Yapılacak iş: Sivil toplum metninde "Türkiye’de giderek gelişen" sözcüklerinden "stakeholder in democracy." sözcüklerine kadar uzanan bölümü, "canlı" yerine "dinamik" koyarak düzenleyin.

Belge bölümü:
....................

30 Haziran 2015 Salı

Civil society

Civil society (*)

Sivil toplum

There is a growing and active civil society in Turkey. The Gezi Park protest in Istanbul and related protests across Turkey from May-June reflected the emergence of vibrant, active citizenry.

Türkiye’de giderek gelişen aktif bir sivil toplum bulunmaktadır. Mayıs-Haziran aylarında İstanbul’da meydana gelen Gezi Parkı protestoları ve bununla ilgili olarak Türkiye çapında gerçekleşen protestolar, aktif ve canlı bir vatandaşlık anlayışının ortaya çıkışını yansıtmaktadır.

Civil society in Turkey needs to overcome a number of challenges. As illustrated during the Gezi Park events, it is still not widely considered by those traditionally involved in politics as a legitimate stakeholder in democracy.

Türkiye’deki sivil toplumun birtakım sorunların üstesinden gelmesi gerekmektedir. Gezi Parkı olaylarında da görüldüğü üzere, geleneksel siyasetçiler tarafından sivil toplum, demokraside hâlâ meşru bir paydaş olarak değerlendirilmemektedir.

Government-civil society and parliament-civil society relations should be improved through systematic, permanent and structured consultation mechanisms at policy level, as part of the legislative process and with regard to non-legislative acts at all levels of administration.

....................

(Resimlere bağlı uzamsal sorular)

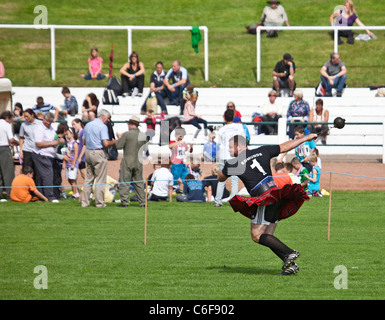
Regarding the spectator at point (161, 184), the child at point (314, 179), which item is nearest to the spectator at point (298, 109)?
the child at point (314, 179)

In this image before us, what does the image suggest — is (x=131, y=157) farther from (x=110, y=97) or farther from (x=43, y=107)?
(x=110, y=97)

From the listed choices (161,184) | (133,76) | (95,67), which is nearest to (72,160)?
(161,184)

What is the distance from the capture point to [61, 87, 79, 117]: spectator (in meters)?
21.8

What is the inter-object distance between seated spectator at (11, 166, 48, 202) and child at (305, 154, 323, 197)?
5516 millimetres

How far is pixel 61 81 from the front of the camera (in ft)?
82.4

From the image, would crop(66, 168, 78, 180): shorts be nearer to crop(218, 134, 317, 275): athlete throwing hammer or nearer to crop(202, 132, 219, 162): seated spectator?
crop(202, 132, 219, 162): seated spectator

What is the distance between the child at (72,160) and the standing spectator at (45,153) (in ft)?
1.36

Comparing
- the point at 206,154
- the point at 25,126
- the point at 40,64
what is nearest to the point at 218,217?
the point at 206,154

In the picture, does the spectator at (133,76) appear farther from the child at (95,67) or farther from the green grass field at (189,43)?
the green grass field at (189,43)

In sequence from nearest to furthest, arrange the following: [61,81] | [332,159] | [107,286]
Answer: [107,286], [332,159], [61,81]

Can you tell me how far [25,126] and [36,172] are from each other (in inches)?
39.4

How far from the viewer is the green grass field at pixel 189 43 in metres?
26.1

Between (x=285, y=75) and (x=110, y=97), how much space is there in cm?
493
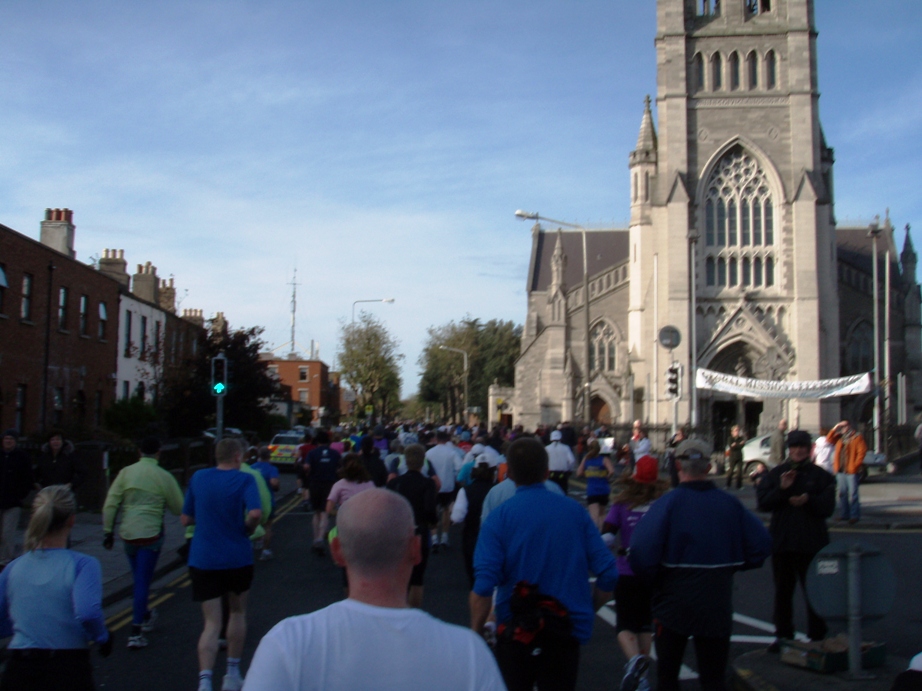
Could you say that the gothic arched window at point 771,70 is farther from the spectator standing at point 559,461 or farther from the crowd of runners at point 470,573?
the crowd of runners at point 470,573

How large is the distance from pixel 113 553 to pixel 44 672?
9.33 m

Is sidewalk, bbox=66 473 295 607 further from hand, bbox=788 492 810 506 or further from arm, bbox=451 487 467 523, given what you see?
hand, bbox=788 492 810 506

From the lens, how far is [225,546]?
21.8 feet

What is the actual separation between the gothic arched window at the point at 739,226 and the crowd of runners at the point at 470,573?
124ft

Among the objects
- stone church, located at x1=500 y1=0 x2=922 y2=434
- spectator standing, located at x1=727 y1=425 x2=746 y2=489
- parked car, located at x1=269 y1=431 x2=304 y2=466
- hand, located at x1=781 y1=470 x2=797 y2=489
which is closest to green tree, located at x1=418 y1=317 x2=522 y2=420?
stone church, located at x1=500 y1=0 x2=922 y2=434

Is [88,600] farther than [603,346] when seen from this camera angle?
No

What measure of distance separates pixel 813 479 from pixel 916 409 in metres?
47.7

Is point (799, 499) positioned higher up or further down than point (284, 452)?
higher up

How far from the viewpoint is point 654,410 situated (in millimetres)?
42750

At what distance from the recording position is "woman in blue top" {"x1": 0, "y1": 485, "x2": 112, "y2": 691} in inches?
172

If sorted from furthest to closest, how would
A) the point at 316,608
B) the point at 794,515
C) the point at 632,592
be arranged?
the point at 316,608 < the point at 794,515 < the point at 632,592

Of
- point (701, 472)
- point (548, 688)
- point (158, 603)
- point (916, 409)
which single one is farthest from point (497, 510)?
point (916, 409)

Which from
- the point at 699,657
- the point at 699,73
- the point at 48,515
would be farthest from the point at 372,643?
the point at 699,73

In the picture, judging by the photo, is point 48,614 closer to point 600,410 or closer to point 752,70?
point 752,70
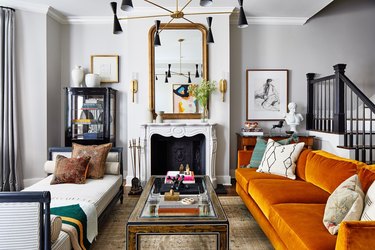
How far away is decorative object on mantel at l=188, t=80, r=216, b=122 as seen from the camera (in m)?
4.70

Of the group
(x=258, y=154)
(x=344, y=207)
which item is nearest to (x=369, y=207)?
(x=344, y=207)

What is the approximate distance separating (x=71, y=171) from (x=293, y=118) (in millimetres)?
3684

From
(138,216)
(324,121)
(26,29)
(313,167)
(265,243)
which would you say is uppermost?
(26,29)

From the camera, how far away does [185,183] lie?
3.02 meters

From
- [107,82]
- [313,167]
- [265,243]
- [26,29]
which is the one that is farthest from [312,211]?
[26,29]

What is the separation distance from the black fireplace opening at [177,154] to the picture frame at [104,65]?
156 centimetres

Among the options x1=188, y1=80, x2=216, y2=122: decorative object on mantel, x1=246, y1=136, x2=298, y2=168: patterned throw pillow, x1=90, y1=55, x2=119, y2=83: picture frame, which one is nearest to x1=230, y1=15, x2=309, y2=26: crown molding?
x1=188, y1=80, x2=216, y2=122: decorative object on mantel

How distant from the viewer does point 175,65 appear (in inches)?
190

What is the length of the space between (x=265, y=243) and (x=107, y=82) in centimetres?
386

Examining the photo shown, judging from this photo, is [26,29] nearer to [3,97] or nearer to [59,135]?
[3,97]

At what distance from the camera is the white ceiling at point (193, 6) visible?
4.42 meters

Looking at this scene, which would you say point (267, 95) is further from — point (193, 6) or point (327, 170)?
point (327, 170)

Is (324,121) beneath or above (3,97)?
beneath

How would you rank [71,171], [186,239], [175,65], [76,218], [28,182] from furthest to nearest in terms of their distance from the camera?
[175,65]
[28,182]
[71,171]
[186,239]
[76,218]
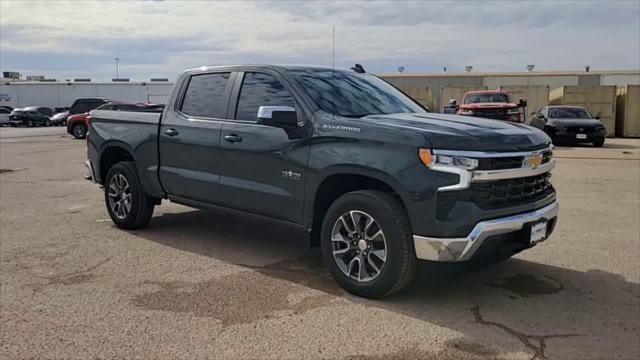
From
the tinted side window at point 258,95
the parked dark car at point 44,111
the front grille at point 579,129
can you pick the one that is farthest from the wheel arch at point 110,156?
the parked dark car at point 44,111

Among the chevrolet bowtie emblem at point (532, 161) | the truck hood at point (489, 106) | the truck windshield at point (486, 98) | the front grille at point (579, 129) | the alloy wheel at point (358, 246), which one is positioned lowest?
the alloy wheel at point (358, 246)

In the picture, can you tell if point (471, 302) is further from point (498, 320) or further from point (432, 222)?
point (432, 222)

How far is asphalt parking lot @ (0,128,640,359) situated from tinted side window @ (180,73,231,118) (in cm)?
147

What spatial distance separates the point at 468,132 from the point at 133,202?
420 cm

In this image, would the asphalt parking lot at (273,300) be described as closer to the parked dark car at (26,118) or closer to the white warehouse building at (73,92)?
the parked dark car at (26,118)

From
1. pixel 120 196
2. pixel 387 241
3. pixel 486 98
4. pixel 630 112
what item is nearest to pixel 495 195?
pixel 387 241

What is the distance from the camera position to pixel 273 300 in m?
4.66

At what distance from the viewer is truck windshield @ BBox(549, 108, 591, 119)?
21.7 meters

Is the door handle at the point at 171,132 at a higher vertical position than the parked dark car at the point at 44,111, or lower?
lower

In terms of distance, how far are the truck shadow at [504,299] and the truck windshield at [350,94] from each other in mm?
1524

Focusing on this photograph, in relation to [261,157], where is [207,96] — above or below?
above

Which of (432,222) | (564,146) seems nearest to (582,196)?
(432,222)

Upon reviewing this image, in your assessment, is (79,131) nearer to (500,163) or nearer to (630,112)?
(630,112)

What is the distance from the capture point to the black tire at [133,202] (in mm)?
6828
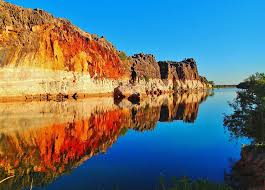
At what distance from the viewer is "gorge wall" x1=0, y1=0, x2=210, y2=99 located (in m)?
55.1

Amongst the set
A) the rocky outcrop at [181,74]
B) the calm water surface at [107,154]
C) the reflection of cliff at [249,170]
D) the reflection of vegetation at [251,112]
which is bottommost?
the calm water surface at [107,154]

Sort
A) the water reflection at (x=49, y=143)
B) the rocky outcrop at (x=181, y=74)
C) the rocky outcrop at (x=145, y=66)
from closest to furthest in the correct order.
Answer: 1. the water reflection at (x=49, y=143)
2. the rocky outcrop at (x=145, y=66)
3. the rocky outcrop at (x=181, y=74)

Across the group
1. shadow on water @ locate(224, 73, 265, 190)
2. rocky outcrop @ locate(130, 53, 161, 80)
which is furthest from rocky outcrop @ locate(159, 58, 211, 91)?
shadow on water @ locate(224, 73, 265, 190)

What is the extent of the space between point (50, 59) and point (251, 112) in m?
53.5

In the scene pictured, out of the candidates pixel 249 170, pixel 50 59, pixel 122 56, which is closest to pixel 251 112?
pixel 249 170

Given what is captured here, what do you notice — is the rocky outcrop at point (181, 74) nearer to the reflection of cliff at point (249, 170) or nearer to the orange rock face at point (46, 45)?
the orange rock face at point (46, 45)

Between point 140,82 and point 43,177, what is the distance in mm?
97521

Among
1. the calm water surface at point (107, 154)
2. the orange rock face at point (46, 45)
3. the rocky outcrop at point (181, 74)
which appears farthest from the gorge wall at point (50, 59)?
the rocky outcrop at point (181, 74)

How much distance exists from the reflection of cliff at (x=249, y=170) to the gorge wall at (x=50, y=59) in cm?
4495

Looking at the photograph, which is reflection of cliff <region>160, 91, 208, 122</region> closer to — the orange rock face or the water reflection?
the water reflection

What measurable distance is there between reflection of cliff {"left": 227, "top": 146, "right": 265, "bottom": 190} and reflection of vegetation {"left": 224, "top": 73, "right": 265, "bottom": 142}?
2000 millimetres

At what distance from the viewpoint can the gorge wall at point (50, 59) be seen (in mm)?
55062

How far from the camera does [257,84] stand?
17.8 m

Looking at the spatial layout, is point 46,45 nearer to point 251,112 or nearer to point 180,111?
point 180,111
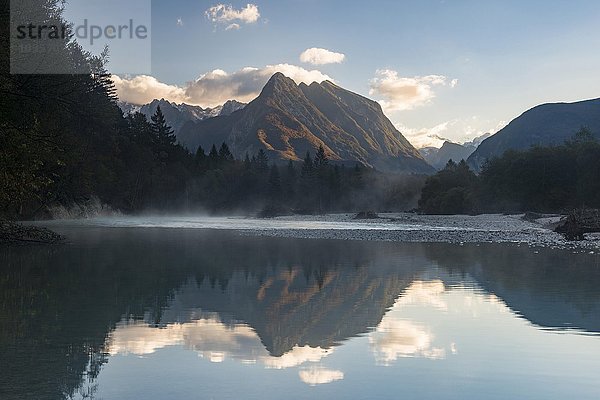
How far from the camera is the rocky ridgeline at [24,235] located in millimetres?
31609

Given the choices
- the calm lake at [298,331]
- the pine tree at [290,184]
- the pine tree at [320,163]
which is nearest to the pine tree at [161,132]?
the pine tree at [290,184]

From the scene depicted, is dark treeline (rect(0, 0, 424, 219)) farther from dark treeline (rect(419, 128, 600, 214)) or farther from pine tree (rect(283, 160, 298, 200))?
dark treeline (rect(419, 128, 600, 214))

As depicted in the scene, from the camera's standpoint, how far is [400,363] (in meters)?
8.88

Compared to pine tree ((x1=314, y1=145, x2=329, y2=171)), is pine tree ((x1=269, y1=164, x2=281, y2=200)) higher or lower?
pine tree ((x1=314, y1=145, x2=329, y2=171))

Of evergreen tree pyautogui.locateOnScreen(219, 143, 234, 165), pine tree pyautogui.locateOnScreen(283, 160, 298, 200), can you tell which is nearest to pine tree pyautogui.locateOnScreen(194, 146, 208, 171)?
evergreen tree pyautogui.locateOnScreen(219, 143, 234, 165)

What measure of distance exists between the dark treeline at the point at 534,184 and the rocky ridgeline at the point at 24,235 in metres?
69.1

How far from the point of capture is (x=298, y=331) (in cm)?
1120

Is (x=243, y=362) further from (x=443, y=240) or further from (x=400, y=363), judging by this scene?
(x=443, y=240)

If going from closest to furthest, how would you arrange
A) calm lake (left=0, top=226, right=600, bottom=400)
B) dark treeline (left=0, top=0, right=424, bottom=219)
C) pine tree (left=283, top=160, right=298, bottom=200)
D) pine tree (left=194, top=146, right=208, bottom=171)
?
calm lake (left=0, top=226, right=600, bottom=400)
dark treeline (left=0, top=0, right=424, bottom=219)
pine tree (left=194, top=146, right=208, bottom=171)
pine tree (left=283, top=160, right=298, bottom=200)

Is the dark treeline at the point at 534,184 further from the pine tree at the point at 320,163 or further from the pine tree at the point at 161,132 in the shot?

....................

Alıştırma yanıtı:
Türkiye’de giderek gelişen aktif bir sivil toplum bulunmaktadır. Mayıs-Haziran aylarında İstanbul’da meydana gelen Gezi Parkı protestoları ve bununla ilgili olarak Türkiye çapında gerçekleşen protestolar, aktif ve dinamik bir vatandaşlık anlayışının ortaya çıkışını yansıtmaktadır.

Civil society in Turkey needs to overcome a number of challenges. As illustrated during the Gezi Park events, it is still not widely considered by those traditionally involved in politics as a legitimate stakeholder in democracy.